$q_0$ is start state

**$\mathbf{\delta(q_0,0,Z_0) = (q_0,Z_0)}$ **

[ Do Nothing operation, just read any no of $0$'s but do not keep in stack (any no of $0$'s because on reading $0$'s it remains on same state $q_0$) ]

**$\mathbf{\delta(q_0,1,Z_0) = (q_0,XZ_0)}$ ** [ Read first $1$ and keep one $X$ in stack ]

**$\mathbf{\delta(q_0,1,X) = (q_0,XX)}$ ** [Read any no of $1$'s and keep one $X$ for each $1$ in stack ]

**$\mathbf{\delta(q_0,0,X) = (q_1,X)}$ **

[ Read single $0$ and do nothing in stack, state changed from $q_0$ to $q_1$ ]

**$\mathbf{\delta(q_1,1,X) = (q_1,\epsilon)}$ **

[ Pop out one $X$ from stack on reading each $1$ on state $q_1$ (matching each $1$ with the $1$ read before single $0$ ) ]

**$\mathbf{\delta(q_0,\epsilon,Z_0) = (q_0,\epsilon)}$ **

[stack is empty , inputs are accepted here ,that is , $\epsilon$ or any of $0$'s (we read earlier with Do Nothing operation) ]

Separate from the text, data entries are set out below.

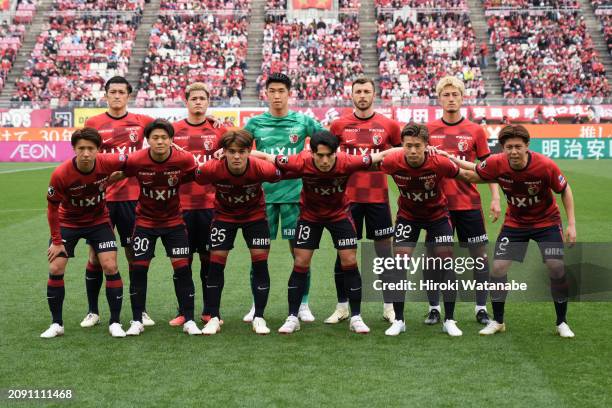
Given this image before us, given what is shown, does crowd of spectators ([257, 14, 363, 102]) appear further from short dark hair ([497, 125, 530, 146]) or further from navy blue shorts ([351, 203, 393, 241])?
short dark hair ([497, 125, 530, 146])

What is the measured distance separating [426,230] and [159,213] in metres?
2.39

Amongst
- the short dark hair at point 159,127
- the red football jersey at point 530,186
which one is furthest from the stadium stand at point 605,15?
the short dark hair at point 159,127

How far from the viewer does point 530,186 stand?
21.9 ft

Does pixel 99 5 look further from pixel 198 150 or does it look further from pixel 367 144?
pixel 367 144

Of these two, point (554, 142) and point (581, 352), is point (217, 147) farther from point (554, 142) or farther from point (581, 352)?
point (554, 142)

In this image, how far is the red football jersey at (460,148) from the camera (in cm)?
747

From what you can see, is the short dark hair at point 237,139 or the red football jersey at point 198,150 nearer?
the short dark hair at point 237,139

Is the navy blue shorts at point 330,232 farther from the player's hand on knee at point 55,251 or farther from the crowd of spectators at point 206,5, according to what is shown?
the crowd of spectators at point 206,5

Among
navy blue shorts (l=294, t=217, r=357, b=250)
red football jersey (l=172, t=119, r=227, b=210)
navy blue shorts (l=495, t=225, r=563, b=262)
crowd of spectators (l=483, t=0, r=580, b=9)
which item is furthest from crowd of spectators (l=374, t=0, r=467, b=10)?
navy blue shorts (l=495, t=225, r=563, b=262)

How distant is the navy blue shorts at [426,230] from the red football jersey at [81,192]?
8.30 feet

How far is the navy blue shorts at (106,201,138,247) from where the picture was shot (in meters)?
7.67

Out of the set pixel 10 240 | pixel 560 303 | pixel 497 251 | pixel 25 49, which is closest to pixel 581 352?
pixel 560 303

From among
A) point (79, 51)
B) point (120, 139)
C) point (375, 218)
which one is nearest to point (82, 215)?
point (120, 139)

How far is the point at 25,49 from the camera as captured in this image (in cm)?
4397
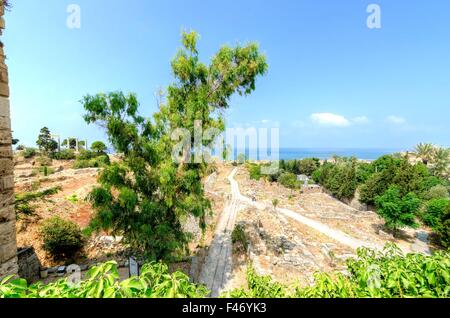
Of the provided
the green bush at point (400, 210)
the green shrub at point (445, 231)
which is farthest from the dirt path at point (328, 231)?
the green shrub at point (445, 231)

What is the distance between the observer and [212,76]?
7422mm

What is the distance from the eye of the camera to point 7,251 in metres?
4.11

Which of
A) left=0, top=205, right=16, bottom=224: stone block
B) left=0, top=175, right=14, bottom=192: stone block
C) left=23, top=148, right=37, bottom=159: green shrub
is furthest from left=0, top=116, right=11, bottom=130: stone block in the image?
left=23, top=148, right=37, bottom=159: green shrub

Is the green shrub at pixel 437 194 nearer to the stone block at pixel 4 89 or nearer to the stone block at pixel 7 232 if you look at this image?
the stone block at pixel 7 232

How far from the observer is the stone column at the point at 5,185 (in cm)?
404

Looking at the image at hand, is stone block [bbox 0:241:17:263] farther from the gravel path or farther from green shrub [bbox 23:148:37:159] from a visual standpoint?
green shrub [bbox 23:148:37:159]

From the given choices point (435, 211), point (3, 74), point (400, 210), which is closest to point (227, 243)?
point (3, 74)

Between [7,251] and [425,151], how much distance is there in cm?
5937

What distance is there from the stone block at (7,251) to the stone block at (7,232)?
0.20ft

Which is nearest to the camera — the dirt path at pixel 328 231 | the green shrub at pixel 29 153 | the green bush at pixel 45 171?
the dirt path at pixel 328 231

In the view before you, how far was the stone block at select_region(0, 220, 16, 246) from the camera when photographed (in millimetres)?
4051

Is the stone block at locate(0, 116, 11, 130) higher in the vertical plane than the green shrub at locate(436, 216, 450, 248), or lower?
higher

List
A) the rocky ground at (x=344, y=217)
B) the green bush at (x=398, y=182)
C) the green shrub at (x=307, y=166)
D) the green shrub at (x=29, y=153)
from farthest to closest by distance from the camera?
1. the green shrub at (x=307, y=166)
2. the green shrub at (x=29, y=153)
3. the green bush at (x=398, y=182)
4. the rocky ground at (x=344, y=217)

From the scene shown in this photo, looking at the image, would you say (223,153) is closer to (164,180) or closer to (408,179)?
(164,180)
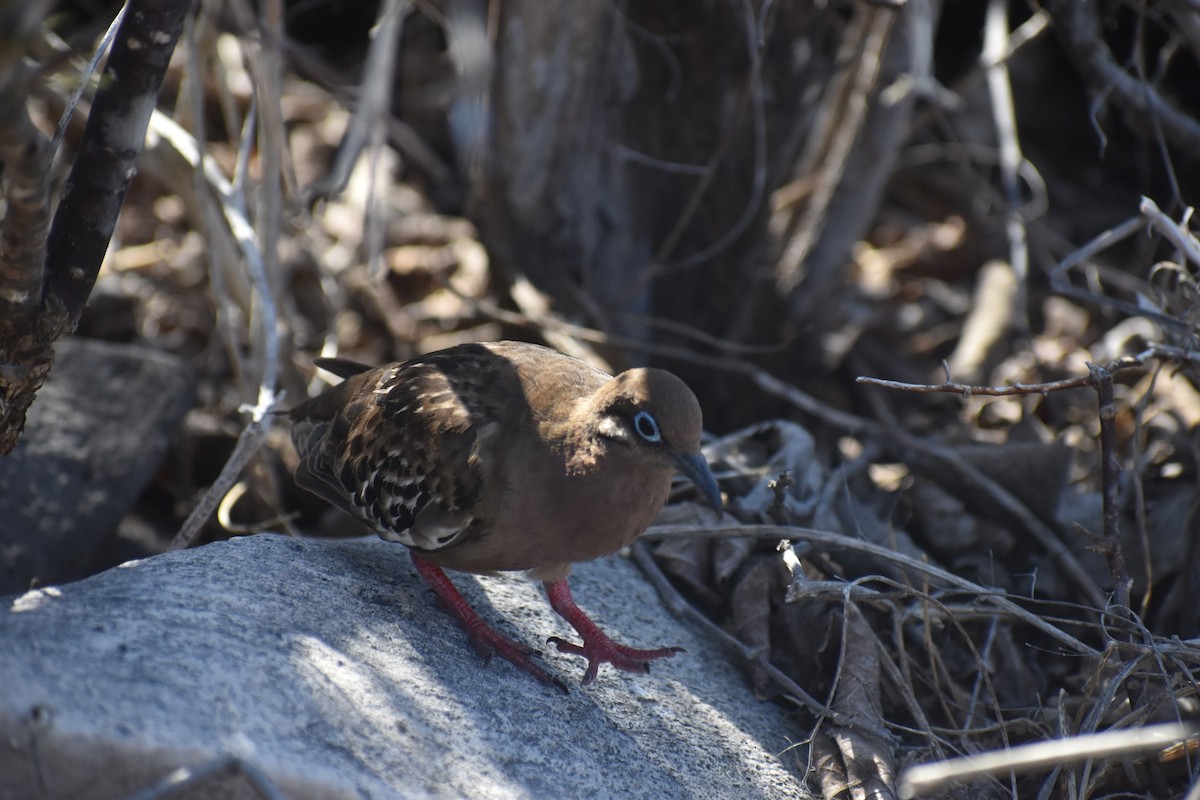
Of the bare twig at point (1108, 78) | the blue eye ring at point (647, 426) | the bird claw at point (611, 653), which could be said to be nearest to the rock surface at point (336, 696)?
the bird claw at point (611, 653)

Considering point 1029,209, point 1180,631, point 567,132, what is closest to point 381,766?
point 1180,631

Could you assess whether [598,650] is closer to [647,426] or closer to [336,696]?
[647,426]

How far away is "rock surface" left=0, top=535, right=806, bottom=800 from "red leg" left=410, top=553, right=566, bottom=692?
0.05m

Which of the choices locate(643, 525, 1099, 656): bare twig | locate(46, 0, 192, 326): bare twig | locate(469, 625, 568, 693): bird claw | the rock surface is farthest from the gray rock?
locate(643, 525, 1099, 656): bare twig

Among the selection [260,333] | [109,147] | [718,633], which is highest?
[109,147]

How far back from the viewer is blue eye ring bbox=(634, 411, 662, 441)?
3.14m

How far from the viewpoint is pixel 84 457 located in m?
4.60

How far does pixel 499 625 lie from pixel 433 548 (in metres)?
0.37

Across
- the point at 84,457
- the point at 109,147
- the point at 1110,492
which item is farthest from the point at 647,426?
the point at 84,457

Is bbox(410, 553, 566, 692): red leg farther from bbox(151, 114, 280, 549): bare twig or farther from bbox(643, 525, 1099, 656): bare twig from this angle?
bbox(151, 114, 280, 549): bare twig

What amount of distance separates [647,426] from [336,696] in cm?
113

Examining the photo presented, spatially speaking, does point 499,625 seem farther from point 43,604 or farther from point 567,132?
point 567,132

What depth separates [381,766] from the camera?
254 centimetres

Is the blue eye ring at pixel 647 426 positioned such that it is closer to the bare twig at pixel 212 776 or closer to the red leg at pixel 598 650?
the red leg at pixel 598 650
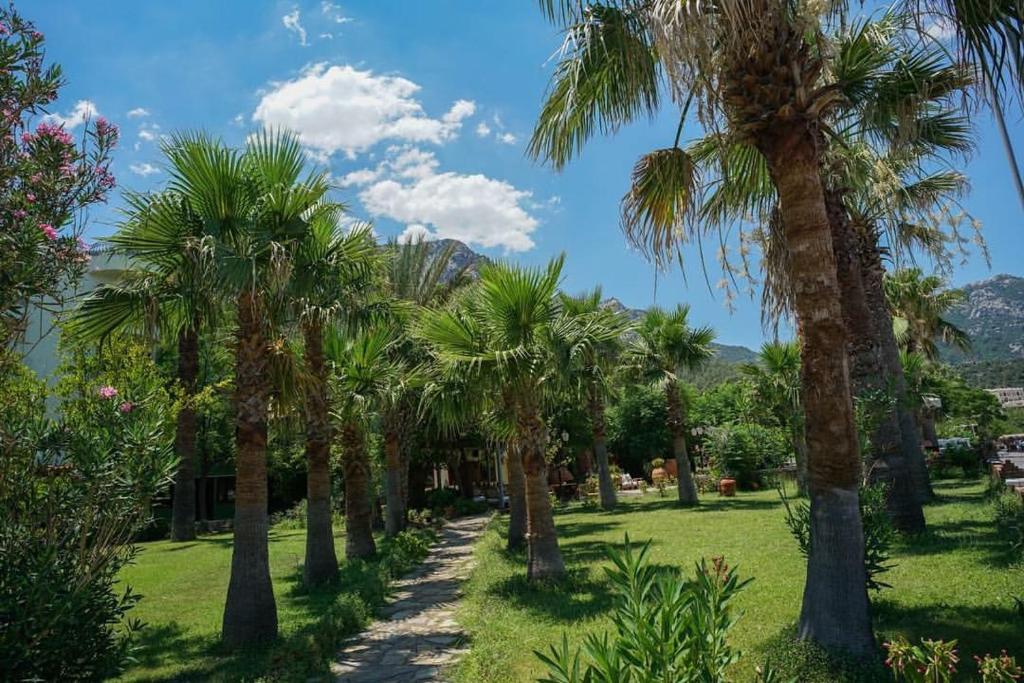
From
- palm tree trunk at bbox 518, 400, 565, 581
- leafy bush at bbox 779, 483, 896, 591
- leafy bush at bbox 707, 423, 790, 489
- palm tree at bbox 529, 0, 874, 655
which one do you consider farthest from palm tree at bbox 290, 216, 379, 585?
leafy bush at bbox 707, 423, 790, 489

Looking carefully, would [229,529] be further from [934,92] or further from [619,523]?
[934,92]

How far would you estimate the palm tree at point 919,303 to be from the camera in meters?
22.5

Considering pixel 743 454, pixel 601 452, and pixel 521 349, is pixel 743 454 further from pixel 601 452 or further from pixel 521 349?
pixel 521 349

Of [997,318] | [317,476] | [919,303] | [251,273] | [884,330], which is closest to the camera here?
[251,273]

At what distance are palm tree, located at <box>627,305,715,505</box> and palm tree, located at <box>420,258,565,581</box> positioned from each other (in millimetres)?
13409

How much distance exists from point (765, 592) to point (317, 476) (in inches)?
305

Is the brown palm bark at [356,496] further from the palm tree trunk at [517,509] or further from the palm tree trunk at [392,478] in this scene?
the palm tree trunk at [517,509]

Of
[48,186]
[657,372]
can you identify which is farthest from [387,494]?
[48,186]

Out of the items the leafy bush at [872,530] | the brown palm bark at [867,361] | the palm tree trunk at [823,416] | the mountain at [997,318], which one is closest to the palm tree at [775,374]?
the brown palm bark at [867,361]

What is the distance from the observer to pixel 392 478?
55.3 feet

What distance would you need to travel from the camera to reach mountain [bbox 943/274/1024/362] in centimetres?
13450

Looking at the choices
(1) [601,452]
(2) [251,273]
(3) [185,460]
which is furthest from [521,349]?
(3) [185,460]

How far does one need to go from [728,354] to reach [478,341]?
155 metres

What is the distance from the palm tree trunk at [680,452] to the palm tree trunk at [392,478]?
1013cm
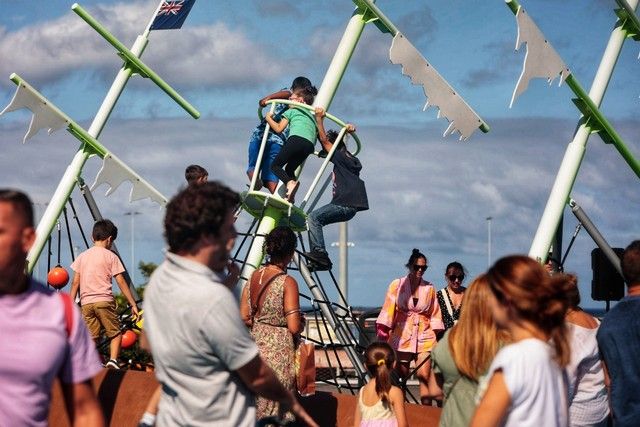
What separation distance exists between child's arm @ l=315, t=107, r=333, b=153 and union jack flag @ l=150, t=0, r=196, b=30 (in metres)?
4.73

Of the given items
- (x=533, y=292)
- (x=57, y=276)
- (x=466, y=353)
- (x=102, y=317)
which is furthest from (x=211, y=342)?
(x=57, y=276)

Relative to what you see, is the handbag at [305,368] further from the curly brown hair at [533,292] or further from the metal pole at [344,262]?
the metal pole at [344,262]

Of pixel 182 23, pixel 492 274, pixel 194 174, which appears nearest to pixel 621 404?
pixel 492 274

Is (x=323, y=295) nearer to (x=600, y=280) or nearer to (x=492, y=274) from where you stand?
(x=600, y=280)

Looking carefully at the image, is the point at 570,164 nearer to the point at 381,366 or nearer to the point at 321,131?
the point at 321,131

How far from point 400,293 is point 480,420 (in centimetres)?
728

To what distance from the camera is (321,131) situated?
36.7ft

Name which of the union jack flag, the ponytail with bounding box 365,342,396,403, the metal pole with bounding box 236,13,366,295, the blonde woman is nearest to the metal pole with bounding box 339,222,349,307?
the union jack flag

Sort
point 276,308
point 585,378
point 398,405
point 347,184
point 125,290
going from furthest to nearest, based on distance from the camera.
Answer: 1. point 125,290
2. point 347,184
3. point 398,405
4. point 276,308
5. point 585,378

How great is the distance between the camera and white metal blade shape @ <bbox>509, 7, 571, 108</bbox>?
11062 mm

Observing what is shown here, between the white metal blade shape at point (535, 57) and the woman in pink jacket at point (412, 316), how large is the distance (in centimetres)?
191

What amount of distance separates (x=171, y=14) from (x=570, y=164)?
5.75 m

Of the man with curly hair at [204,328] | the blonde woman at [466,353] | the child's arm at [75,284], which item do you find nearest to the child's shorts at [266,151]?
the child's arm at [75,284]

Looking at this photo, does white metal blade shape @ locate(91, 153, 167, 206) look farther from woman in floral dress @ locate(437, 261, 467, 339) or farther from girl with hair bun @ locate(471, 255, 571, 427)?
girl with hair bun @ locate(471, 255, 571, 427)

**$\mathbf{L = \{ 0^m , m \geq 0 \}}$**

No input accept after reaching on $q_1$ because stack will remain with $Z_0$, stack initial symbol

Note : if we add one more transition **$\mathbf{\delta(q_1,\epsilon,Z_0) = (q_1,\epsilon)}$ ****,** then $L$ will be $\{ 0^m \bigcup 0^i1^j01^j ,m,i,j \geq 0 \}$